### Your task
In the entries, take the part that opens with the line containing "What is the distance of" and closes with the line containing "26.6 inches". Change "furthest" to "farthest" there, and give back only that part with everything else left as it is.

----- Task material

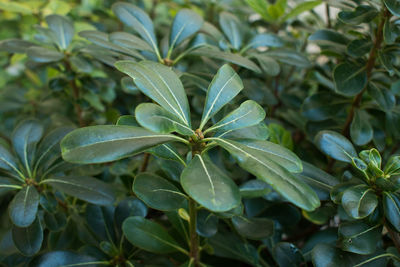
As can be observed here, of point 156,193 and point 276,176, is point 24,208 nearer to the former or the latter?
point 156,193

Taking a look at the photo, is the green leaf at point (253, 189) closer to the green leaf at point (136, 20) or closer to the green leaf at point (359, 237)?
the green leaf at point (359, 237)

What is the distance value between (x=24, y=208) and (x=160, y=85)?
1.08 feet

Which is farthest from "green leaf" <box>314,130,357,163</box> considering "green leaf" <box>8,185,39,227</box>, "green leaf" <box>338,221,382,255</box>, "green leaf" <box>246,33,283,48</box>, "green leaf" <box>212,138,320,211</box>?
"green leaf" <box>8,185,39,227</box>

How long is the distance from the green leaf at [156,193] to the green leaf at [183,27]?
376mm

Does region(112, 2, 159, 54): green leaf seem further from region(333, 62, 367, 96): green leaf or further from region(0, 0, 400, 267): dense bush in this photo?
region(333, 62, 367, 96): green leaf

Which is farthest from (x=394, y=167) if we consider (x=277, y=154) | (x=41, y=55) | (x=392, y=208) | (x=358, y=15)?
(x=41, y=55)

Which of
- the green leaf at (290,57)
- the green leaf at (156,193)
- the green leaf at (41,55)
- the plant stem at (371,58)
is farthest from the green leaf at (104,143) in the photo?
the plant stem at (371,58)

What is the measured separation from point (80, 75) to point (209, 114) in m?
0.65

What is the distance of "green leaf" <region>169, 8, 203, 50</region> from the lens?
87 cm

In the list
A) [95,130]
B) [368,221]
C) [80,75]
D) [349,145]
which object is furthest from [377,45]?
[80,75]

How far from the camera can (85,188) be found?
26.6 inches

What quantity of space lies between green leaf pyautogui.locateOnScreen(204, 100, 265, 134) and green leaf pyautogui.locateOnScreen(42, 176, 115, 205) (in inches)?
9.6

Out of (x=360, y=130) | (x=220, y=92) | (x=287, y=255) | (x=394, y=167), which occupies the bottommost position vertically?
(x=287, y=255)

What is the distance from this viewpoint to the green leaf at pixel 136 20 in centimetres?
86
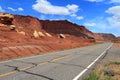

----------

### Solution for this task
What is the distance of "green leaf" <region>169, 8, 203, 50</region> from the lens?
87 cm

In the list
A) [95,130]
B) [368,221]
C) [80,75]
D) [349,145]
which object is farthest from [377,45]?
[80,75]

How far from the camera can (85,188) be found?
26.6 inches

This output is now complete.